Più «solidarietà» per i lavoratori

23/01/2012

«Eravamo a un passo dalla chiusura. Nessuno è contento di lavorare di meno con uno stipendio ridotto, intendiamoci, però l’aver evitato il default del teatro è un bel risultato». A parlare è Giovanni Pacor, sovrintendente della Fondazione Carlo Felice di Genova, il primo ente lirico a cui sono stati applicati i contratti di solidarietà, a partire dalla fine del 2010 (vedi Il Sole 24 Ore del 22 novembre 2010). Di fronte a un buco di 16 milioni, il "contributo" dei lavoratori al risanamento è stato di 4,5 milioni l’anno con la riduzione del 40% dell’orario e un taglio di circa il 20% dello stipendio per tutti i 270 dipendenti, musicisti compresi. A distanza di oltre un anno si cominciano a vedere i primi frutti: l’esercizio 2011 si è chiuso con un risultato positivo di 2,5 milioni, «sufficienti», a detta del sovrintendente, per allontanare lo spettro di un nuovo commissariamento che fino alla scorsa estate incombeva sul teatro. L’ostacolo maggiore nell’applicazione dei contratti di solidarietà? «Organizzare l’attività – risponde Pacor -: tra prove, straordinari e spettacoli non è facile applicare la riduzione dell’orario, abbiamo deciso di stabilire mese per mese il ritmo dei trenta giorni successivi».
Dalla ceramica al turismo, dalla siderurgia al commercio, sono circa 2mila le richieste arrivate nel 2011 sui tavoli del ministero del Lavoro, che ha autorizzato 2.300 pratiche (relative anche al 2010, visto che i tempi per il via libera sono di alcuni mesi), il 50% in più nell’industria.
I lavoratori coinvolti sono diverse decine di migliaia: nel terziario la Filcams-Cgil ne ha censiti circa 5mila ed è massiccia l’adesione anche nel settore della ceramica, con 5mila dipendenti coinvolti da gennaio 2010 a gennaio 2011.

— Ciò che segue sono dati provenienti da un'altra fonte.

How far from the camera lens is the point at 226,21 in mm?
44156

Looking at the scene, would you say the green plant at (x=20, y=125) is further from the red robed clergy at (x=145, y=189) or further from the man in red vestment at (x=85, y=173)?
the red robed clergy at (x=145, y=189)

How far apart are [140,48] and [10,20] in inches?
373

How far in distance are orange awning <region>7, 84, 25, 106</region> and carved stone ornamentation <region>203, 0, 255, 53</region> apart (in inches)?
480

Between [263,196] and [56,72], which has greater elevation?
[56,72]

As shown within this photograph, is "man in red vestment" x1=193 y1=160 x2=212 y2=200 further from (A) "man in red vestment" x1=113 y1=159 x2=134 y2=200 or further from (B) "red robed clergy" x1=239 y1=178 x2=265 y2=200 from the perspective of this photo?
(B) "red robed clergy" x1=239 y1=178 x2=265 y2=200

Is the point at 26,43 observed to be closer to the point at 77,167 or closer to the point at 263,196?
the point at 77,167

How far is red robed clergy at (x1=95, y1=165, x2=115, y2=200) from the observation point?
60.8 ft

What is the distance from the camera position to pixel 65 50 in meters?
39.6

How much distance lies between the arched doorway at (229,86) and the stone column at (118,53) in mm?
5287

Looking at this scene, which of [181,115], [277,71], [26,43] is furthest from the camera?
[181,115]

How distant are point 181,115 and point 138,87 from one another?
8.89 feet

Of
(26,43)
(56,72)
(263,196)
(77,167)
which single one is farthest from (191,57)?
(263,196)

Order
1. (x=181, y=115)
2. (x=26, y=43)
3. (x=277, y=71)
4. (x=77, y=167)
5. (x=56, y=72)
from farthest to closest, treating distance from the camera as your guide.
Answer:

«Nel nostro ramo – commenta Franco Manfredini, presidente di Confindustria Ceramica – si è fatto largo uso dei contratti di solidarietà per affrontare le difficoltà congiunturali, soprattutto nel 2009: ora molto lentamente ci stiamo risollevando, grazie alla ripresa dell’export verso alcuni Paesi del Nord Europa».
I contratti di solidarietà possono assumere due formule: tipo "A", che si applica alle aziende di grandi dimensioni incluse nei confini della cassa integrazione straordinaria, e tipo "B", previsto per le piccole imprese artigiane e per quelle escluse dalla cassa integrazione straordinaria. Le società autorizzate dal ministero del Lavoro possono tagliare fino al 60% dell’orario, risparmiando sui costi, mentre il personale conserva il posto e intasca un rimborso parziale dall’Inps per le ore non lavorate.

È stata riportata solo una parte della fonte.